Женщина в тюрьме теряет все
Инесса Преснова, заведующая отделением социальной реадаптации женщин, оказавшихся в трудной жизненной ситуации петербургского ГБУ «Кризисный центр помощи женщинам»:
— Мы начинаем работу с женщинами непосредственно в колонии. Это позволяет формировать доверительный контакт еще до того, как они придут за помощью. Наши сотрудники выезжают в Саблинскую колонию, объясняют, куда пойти после освобождения, как оформить документы и многое другое. Сегодня у нас на сопровождении 60 человек, средний возраст клиенток — 32 года. В структуре «Кризисного центра» есть стационарное отделение «Женщина в опасности», где в случае необходимости предоставляется временное проживание.
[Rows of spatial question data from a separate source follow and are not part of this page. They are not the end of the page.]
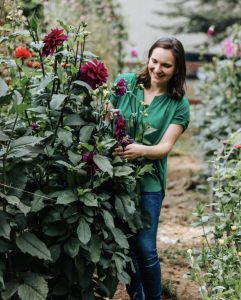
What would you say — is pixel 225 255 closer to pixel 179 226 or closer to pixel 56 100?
pixel 56 100

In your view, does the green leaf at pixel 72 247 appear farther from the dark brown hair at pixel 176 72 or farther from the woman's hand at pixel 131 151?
the dark brown hair at pixel 176 72

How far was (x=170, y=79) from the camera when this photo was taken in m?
3.21

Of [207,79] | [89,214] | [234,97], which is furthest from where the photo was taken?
[207,79]

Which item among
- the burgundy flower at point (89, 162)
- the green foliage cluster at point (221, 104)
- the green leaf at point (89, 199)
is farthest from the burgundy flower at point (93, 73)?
the green foliage cluster at point (221, 104)

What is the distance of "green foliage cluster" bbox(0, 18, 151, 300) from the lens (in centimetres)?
252

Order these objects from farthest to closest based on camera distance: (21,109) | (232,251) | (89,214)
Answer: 1. (232,251)
2. (89,214)
3. (21,109)

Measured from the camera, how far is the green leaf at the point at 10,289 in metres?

Женщины обращаются за помощью добровольно. Как правило, они нуждаются в жилье, трудоустройстве, материальной помощи. Они редко просят помощи психолога, но все ждут поддержки и хорошего к себе отношения. Мы оказываем психологическую и юридическую помощь, помогаем в трудоустройстве. Как правило, женщины скрывают ВИЧ-статус, гомосексуальную ориентацию, судимость, причем ото всех. Если клиентка ВИЧ-позитивная, важно позаботиться о том, чтобы она встала на учет в Центр СПИД и проходила терапию. Работаем не только с освободившейся женщиной, но и с ее ближним окружением. Такой подход позволяет снизить риск рецидивов — за 2,5 года работы отделения лишь две наши подопечные снова попали в колонию.
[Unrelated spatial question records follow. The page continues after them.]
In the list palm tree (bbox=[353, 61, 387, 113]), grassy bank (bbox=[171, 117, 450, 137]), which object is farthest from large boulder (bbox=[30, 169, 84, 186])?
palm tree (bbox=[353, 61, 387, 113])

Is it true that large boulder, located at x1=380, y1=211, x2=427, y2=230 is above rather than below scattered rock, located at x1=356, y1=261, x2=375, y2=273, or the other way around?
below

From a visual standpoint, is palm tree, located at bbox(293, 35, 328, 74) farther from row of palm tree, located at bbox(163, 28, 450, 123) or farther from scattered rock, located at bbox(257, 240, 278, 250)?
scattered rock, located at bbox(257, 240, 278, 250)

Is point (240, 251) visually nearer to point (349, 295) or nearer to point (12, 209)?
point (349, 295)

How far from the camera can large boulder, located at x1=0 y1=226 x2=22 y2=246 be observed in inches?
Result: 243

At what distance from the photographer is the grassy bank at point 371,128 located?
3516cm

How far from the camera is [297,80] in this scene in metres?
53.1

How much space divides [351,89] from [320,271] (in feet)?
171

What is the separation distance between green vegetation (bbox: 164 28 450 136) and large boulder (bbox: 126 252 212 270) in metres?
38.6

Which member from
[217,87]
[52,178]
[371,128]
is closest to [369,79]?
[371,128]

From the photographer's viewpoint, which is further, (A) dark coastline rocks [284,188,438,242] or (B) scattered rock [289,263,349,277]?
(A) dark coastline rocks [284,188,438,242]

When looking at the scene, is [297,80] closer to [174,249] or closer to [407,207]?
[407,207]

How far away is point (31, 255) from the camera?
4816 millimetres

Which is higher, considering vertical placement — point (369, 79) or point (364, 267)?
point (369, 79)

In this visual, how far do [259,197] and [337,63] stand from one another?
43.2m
Женщины переносят жизнь в колонии тяжелее, чем мужчины. Многие, попадая в места лишения свободы, теряют все: детей, семью, привычный образ жизни. Когда выходят на свободу, испытывают эйфорию: «Теперь все будет по-другому!» Но не осознают, что им самим не справиться. Главная задача женщины после освобождения — наладить взаимоотношения с родственниками, хотя нередко наши клиентки из неблагополучных семей и у них нет близких, которые готовы о них позаботиться. Если женщина употребляла наркотики, родные, как правило, испытывают облегчение, когда она попадает в колонию. Возвращение ее домой обычно связано с опасениями, что все начнется снова. Процент семей, члены которых действительно ждут женщин из колонии и верят в лучшее будущее, очень мал.
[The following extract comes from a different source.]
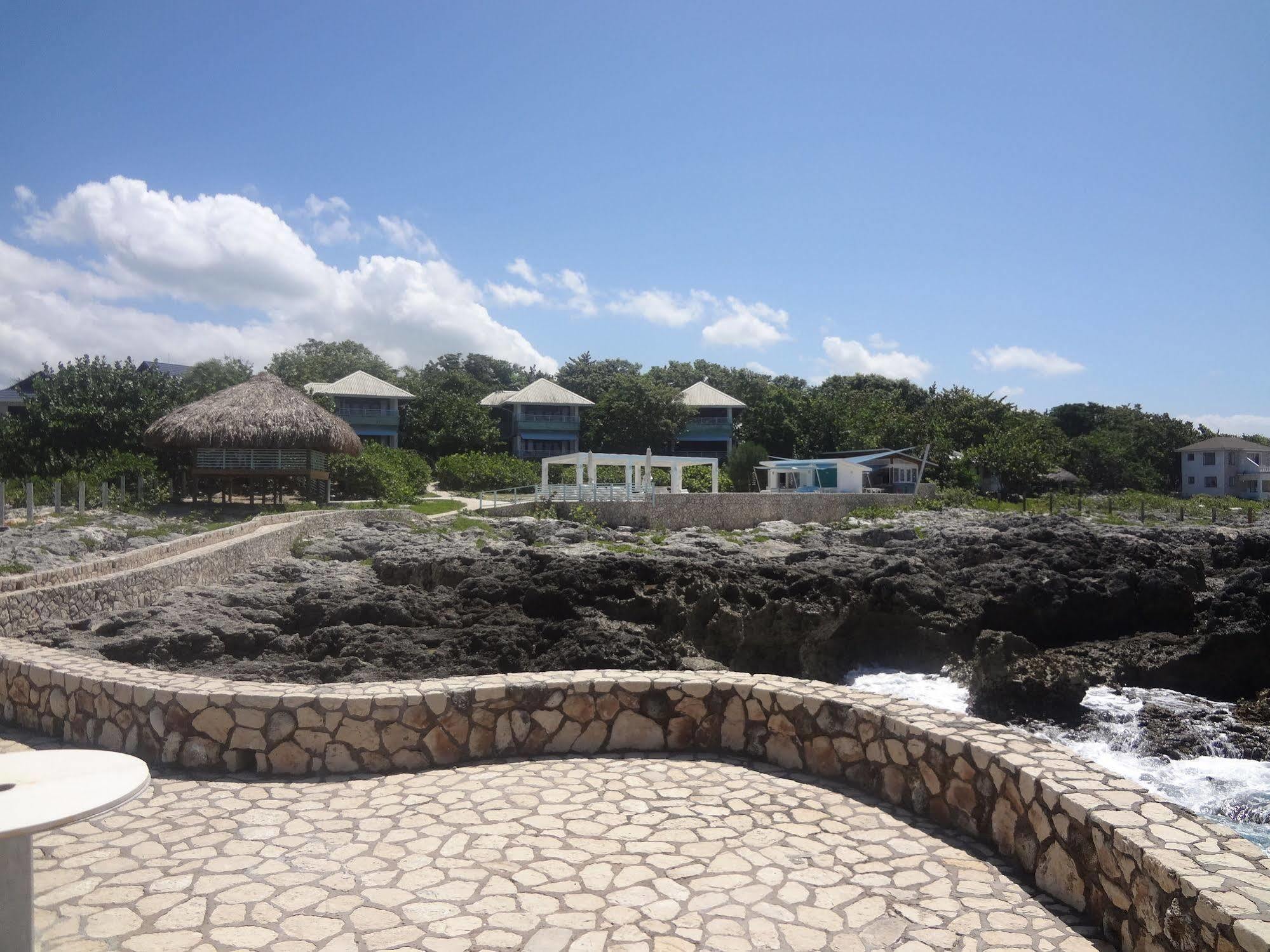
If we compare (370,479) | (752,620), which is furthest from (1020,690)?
(370,479)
90% женщин в колонии лишены родительских прав — в первую очередь те, чей срок больше 3 лет. В большинстве случаев детей под опеку берут их же близкие. Восстановление родительских прав — длительная процедура, и не всегда положительное решение идет на пользу ребенку. Рождение ребенка также не значит, что женщина адаптировалась в обществе. У многих наших клиенток искаженные нравственные ценности, а материнские чувства есть не у всех родительниц. Если у женщины третий срок и не первый ребенок, думать, что предыдущие дети, отданные в приют, были «пробными», а этот «настоящий мой ребенок», нелепо…
Мы рекомендуем клиенткам не скрывать свое прошлое от работодателя, но и не афишировать. По законодательству РФ отказ работодателя в трудоустройстве по причине наличия судимости неправомочен.